Extract exactly the range of lines bounded by the line containing "What distance can" and the final line of the listing, both ends included, and no other lines.

[Questions about scene geometry]
-- START --

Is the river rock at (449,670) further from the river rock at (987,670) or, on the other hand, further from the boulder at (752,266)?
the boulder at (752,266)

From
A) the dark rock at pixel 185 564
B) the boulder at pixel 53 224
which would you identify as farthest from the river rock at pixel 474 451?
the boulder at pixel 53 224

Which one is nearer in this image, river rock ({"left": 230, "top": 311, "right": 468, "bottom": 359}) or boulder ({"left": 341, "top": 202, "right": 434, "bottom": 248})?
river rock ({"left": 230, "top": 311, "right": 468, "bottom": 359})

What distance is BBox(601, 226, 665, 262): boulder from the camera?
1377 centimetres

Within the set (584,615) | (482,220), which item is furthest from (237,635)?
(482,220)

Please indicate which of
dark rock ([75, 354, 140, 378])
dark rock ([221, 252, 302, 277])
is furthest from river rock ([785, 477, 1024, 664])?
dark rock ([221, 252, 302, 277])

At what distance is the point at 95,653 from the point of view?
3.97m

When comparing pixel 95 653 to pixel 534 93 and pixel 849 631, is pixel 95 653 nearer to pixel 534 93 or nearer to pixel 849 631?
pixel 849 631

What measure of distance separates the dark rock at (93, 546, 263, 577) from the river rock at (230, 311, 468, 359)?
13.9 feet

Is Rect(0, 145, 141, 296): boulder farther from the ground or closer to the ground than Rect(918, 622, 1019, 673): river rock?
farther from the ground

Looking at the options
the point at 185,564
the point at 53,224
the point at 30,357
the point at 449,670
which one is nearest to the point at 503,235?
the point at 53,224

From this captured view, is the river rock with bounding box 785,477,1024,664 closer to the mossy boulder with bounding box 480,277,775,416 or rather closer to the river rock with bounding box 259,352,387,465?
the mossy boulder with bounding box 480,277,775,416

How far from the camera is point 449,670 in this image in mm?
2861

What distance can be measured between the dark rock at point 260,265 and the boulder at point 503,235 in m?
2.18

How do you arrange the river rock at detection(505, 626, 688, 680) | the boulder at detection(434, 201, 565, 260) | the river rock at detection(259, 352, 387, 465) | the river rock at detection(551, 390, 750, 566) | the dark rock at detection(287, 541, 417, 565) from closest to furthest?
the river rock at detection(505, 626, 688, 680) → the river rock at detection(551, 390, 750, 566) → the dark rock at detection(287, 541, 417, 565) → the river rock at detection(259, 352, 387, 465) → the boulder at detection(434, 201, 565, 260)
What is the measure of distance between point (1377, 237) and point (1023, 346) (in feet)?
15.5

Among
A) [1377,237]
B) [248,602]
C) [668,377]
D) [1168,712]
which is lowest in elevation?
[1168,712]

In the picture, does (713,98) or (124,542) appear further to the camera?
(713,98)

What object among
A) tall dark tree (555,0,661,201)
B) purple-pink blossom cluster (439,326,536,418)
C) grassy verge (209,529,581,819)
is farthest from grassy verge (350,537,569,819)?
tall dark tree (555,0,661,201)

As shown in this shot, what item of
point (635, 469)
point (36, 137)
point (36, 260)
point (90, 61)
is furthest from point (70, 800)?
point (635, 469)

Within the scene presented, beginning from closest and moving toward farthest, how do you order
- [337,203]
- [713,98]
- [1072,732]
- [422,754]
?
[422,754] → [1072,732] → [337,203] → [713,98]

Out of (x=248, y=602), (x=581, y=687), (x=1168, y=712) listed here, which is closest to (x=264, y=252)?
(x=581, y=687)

-- END --

### Solution
What distance can be measured between the dark rock at point 260,265 and the boulder at point 503,235 in m?
2.18

How do you arrange the river rock at detection(505, 626, 688, 680) | the boulder at detection(434, 201, 565, 260) | the river rock at detection(259, 352, 387, 465) | the river rock at detection(551, 390, 750, 566) | the dark rock at detection(287, 541, 417, 565) from closest to furthest?
the river rock at detection(505, 626, 688, 680) → the river rock at detection(551, 390, 750, 566) → the dark rock at detection(287, 541, 417, 565) → the river rock at detection(259, 352, 387, 465) → the boulder at detection(434, 201, 565, 260)
What is the measure of distance between point (1377, 237) and point (1023, 346) (in feet)?
15.5

Among
A) [1377,237]
B) [248,602]
C) [668,377]
D) [1168,712]
which is lowest in elevation?
[1168,712]

In the picture, does (713,98) or (124,542) appear further to the camera?
(713,98)

What object among
A) tall dark tree (555,0,661,201)
B) purple-pink blossom cluster (439,326,536,418)
C) grassy verge (209,529,581,819)
is farthest from grassy verge (350,537,569,819)?
tall dark tree (555,0,661,201)

As shown in this shot, what item of
point (635, 469)
point (36, 137)
point (36, 260)
point (90, 61)
is furthest from point (70, 800)?
point (635, 469)

Within the scene presented, beginning from closest and moving toward farthest, how do you order
- [337,203]
- [713,98]
- [1072,732]
- [422,754]
?
[422,754] → [1072,732] → [337,203] → [713,98]

Out of (x=248, y=602), (x=581, y=687), (x=1168, y=712) listed here, which is closest to (x=264, y=252)?
(x=581, y=687)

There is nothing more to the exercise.